There is a risk of confusion here between local rep/shop steward (who may well be voted in, or more likely will get the job because no-one else wants it) and the full-time union official - the employee of the union dealing with this workplace.

For a problem like this, you should be dealing directly with the full-time union official, not your local shop steward.


----------



## Sue Ellen (7 May 2010)

1234 said:


> It would help if you could post some details of these allegations made again you.



It may also be necessary not to post too much identifying information on this matter.


----------



## alan11 (28 Aug 2010)

*up date*

Thanks for the responses.  An up date!
HR asked Manager for the allegations in writing and evidence, I was given this and responded in writing.  As a result of my response its no longer a disciplinary issue and I am being moved without prejudice to another unit and an investigator assigned. He interviewed all involved, I was given copies of the interviews.  Its horrible and frightening how far this manager went.  There was no complaint he trawled and he lied and made up false allegations.

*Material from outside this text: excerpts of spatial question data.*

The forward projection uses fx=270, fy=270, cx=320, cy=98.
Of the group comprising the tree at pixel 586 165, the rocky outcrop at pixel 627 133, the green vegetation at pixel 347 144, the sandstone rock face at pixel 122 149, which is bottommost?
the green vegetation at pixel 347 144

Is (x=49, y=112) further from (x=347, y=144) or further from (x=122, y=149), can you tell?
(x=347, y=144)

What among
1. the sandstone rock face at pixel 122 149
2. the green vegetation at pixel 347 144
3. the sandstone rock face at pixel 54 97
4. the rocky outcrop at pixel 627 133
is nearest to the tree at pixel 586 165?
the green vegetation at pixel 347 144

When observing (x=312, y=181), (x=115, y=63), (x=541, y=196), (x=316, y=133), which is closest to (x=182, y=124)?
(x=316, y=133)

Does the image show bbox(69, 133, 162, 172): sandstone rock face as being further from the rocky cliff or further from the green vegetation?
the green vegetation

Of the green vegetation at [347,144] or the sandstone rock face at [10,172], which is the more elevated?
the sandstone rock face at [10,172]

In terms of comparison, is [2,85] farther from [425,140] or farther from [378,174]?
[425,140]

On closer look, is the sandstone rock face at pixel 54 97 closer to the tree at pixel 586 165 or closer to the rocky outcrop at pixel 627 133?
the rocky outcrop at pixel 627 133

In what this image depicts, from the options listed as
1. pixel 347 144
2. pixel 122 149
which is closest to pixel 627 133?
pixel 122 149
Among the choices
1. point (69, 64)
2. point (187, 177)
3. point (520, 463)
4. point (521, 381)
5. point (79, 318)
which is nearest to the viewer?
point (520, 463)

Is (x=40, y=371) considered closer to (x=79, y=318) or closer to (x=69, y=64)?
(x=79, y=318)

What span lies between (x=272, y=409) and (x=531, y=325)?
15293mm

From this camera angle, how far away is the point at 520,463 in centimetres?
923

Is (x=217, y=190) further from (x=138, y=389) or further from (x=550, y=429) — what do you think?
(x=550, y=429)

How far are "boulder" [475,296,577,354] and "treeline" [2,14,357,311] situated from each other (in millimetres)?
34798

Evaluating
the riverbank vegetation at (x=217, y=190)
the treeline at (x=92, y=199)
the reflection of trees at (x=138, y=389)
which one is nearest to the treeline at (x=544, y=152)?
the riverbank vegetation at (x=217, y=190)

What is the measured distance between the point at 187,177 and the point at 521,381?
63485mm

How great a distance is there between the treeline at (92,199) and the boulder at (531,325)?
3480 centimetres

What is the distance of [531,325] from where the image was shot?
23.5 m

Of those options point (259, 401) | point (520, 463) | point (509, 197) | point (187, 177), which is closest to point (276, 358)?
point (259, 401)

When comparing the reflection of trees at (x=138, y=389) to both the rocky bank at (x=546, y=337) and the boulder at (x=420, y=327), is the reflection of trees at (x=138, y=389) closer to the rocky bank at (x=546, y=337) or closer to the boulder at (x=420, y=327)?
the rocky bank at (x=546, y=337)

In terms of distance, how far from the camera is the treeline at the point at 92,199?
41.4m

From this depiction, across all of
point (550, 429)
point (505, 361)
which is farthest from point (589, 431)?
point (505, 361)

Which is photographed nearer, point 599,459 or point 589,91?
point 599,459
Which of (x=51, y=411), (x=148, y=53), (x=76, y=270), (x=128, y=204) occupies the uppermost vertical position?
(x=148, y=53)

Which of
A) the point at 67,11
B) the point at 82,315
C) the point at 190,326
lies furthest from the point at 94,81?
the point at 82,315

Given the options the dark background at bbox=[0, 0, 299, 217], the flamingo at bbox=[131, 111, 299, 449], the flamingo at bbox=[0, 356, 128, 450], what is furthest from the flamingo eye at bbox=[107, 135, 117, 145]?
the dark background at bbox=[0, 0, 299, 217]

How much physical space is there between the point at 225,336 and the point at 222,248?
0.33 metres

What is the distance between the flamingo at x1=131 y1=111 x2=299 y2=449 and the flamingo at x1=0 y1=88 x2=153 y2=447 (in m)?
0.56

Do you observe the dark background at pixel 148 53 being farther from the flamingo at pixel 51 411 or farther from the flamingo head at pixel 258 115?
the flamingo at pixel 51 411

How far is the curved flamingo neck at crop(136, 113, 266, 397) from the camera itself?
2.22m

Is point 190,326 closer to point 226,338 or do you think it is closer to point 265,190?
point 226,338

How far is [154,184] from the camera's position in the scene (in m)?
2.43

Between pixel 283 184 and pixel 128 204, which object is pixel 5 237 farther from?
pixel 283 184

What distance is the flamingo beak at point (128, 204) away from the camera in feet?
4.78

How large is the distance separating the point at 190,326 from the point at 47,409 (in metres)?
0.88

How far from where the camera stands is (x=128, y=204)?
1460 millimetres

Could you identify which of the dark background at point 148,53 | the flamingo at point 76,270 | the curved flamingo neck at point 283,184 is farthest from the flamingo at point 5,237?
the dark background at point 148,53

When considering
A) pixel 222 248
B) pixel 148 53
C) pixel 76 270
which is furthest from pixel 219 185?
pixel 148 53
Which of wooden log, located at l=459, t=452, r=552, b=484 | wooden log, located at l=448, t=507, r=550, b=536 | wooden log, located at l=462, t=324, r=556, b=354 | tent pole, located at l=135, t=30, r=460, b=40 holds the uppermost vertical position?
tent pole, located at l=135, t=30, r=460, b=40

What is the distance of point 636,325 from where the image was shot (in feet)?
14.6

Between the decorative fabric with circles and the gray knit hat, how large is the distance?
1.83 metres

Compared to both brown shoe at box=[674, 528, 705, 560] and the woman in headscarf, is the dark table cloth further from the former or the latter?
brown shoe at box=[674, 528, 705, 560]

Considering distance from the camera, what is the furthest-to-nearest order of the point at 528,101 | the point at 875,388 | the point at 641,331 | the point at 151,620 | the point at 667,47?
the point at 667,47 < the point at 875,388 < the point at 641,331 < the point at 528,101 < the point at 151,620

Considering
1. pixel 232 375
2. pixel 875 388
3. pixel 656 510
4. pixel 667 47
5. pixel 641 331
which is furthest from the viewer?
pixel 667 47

The chair of the board backed up his manager 100% even though the story didn't stack up and he wrote a letter and went to a meeting asking for me to be sacked with out ever laying eyes on me.

I am happy to wait for the outcome of the investigation but I want some out come if the manager is not disciplined or demoted or the chair of the board resign or something to acknowledge the pain and stress they have caused me I want to sue.  
Is there a time limitation on this as the investigation may go on for another while yet.

Can some one really get away with waging a personal vendetta against an employee?  Its hard to believe but this guy was not going to allow me to work there was clearly determined to find something all allegations based on nothing.  Taking normal conversations out of context.


----------



## ajapale (28 Aug 2010)

alan11 said:


> I am in a union but they say I am in the process one day at a time and I ad to provide a written response and am back in the waiting game.




I agree with the union, you should follow the formal procedure through to conclusion.


----------